## DOCUMENT SECTION
I also believe, that just as in mathematics, computers require significantly more complex mental models to be manipulated in the mind. A car engine is heat and metal and chemicals and can directly be observed doing something. The levels of abstraction between the electrons racing through the wires and the point and click metaphor of daily interaction are numerous in comparison. As a user you do not of course need to have any inkling of them, but even at the software layer, a computer desktop is much more congested and much less tangible. Most normal people seem to keep missing subtle user interface clues that convey meaning. To those with the mental ability to hold these models and think rationally and logically (the only way in which the computer can think), the paradigms are much clearer.

## EXERCISE BRIEF
Continue the passage on the mental models that computers demand of their users, starting after its final sentence.

## EXTRACTED MATERIAL

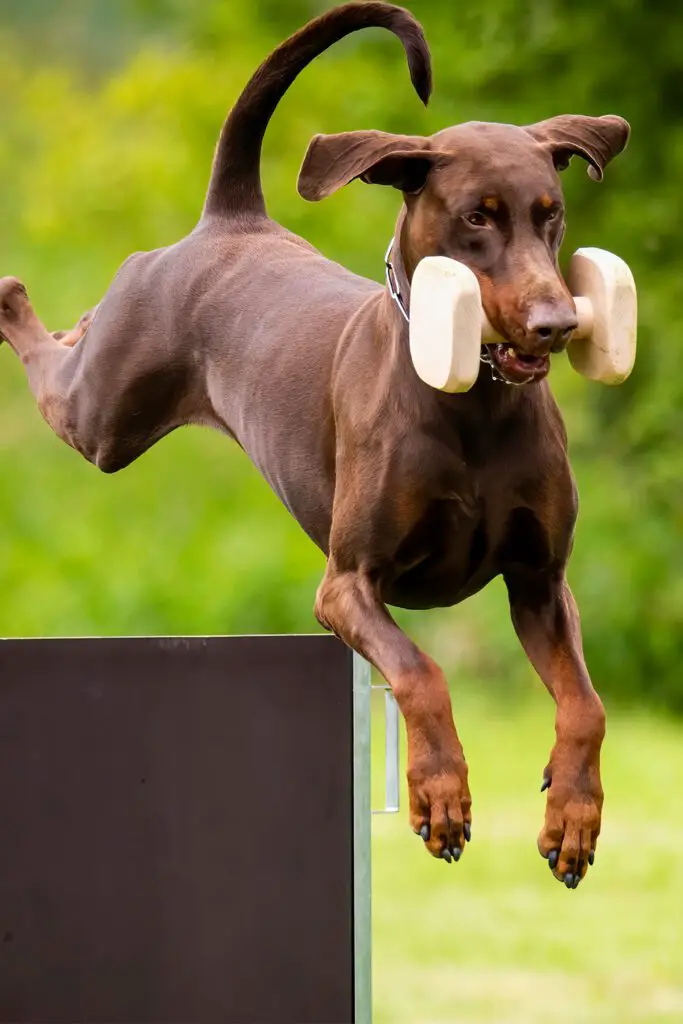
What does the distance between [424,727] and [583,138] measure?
1.21 m

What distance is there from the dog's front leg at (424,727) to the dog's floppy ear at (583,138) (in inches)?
37.8

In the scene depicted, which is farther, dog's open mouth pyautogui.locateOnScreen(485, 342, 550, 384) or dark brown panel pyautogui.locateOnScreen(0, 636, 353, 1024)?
dark brown panel pyautogui.locateOnScreen(0, 636, 353, 1024)

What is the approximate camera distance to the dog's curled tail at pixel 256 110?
14.9ft

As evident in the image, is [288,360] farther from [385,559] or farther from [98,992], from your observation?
[98,992]

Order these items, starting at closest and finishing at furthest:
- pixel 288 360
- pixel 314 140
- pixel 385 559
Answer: pixel 314 140, pixel 385 559, pixel 288 360

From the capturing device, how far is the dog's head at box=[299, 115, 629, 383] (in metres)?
3.34

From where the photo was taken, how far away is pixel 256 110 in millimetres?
4785

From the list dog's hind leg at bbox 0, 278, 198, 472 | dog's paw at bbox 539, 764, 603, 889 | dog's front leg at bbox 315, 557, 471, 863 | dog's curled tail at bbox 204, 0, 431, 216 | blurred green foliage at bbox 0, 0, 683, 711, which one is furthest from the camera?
blurred green foliage at bbox 0, 0, 683, 711

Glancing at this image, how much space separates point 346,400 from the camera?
3.97 metres

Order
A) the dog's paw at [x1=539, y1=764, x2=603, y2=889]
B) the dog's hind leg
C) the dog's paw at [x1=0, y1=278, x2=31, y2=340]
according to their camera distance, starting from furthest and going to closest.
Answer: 1. the dog's paw at [x1=0, y1=278, x2=31, y2=340]
2. the dog's hind leg
3. the dog's paw at [x1=539, y1=764, x2=603, y2=889]

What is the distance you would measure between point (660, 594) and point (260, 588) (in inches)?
134

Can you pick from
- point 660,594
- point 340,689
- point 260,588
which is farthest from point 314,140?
point 260,588

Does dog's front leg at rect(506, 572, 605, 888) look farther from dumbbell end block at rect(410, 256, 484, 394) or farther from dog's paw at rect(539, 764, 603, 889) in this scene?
dumbbell end block at rect(410, 256, 484, 394)

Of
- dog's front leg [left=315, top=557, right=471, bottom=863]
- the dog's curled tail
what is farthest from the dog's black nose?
the dog's curled tail
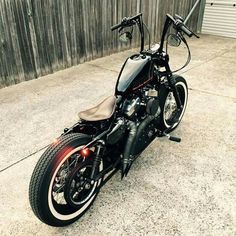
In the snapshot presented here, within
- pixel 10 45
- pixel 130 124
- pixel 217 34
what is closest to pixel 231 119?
pixel 130 124

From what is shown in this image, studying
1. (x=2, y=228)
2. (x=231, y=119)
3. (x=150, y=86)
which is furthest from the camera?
(x=231, y=119)

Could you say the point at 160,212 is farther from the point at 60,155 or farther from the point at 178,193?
the point at 60,155

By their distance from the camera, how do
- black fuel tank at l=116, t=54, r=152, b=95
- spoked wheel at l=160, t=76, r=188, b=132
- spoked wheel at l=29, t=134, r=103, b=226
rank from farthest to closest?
spoked wheel at l=160, t=76, r=188, b=132 < black fuel tank at l=116, t=54, r=152, b=95 < spoked wheel at l=29, t=134, r=103, b=226

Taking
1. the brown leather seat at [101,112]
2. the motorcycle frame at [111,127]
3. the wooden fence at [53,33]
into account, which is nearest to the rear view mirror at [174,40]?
the motorcycle frame at [111,127]

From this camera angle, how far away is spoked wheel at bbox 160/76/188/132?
111 inches

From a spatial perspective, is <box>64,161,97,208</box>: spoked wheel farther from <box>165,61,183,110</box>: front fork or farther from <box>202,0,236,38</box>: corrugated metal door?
<box>202,0,236,38</box>: corrugated metal door

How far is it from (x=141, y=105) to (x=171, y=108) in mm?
760

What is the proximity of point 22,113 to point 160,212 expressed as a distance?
231cm

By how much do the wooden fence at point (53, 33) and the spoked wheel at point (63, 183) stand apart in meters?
3.01

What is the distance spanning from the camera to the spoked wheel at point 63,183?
5.34ft

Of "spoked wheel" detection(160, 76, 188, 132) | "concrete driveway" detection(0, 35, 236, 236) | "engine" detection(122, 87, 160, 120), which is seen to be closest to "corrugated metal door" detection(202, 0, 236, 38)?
"concrete driveway" detection(0, 35, 236, 236)

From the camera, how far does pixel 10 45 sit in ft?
13.8

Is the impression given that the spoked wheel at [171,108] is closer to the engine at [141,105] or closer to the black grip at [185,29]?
A: the engine at [141,105]

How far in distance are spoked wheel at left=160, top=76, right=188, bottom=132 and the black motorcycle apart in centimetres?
3
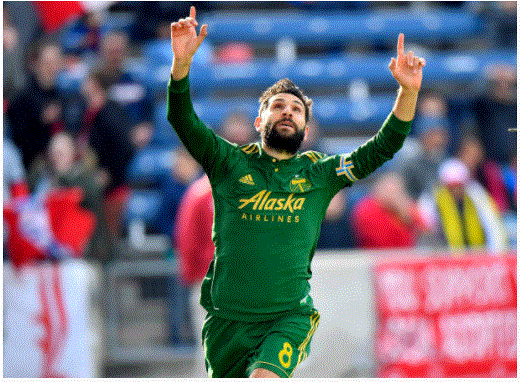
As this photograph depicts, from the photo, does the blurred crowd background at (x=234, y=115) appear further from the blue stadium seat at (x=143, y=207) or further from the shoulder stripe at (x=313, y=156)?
the shoulder stripe at (x=313, y=156)

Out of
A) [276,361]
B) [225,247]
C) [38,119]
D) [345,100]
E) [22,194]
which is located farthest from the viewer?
[345,100]

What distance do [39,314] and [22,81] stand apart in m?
3.24

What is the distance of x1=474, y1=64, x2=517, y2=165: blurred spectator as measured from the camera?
9867mm

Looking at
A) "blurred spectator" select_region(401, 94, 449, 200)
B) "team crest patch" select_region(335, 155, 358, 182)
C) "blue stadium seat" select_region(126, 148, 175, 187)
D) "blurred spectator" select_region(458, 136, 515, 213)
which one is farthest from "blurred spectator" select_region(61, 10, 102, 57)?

## TASK RESULT
But as ICT students you are expected to have that mental ability. The first thing to do is to lose fear of the computer. Modern operating systems and applications are robust enough so that they won’t go down just due to clicking in the wrong place. Experiment with preferences, try buttons which have only icons, many a feature can be discovered this way. Second, internalise the knowledge as much as you can by always trying out new things yourself, until they become second nature. Third, think through what you are doing rather than just clicking as your friend told you to. Fourth, remember that like in all engineering disciplines, convention is implicitly followed in computing as well. So concepts you learn in one application (say drag and drop) can be generalized and applied everywhere. Fifth, start thinking of computing tasks as recipes. In cooking, you apply a series of tools, to transform various inputs (ingredients) to the final outcome. The output of the knife becomes the input of the frying pan. On the other hand, most software normal people use tends to be monolithic, one tool that will do all the steps. Good software on the other hand has separate knives and separate frying pans and allows a great deal of flexibility. The Unix command line is the most pervasive and powerful example. Sixth, keep your eyes open for new ways of better using technology. Blogs like lifehacker are an excellent source of such tips. Seventh, pay attention when governments and companies try to cripple your right to compute and the right to information.
With a little active effort, you streamline your computing experience, so that you can devote complete attention to the fantastic things you create.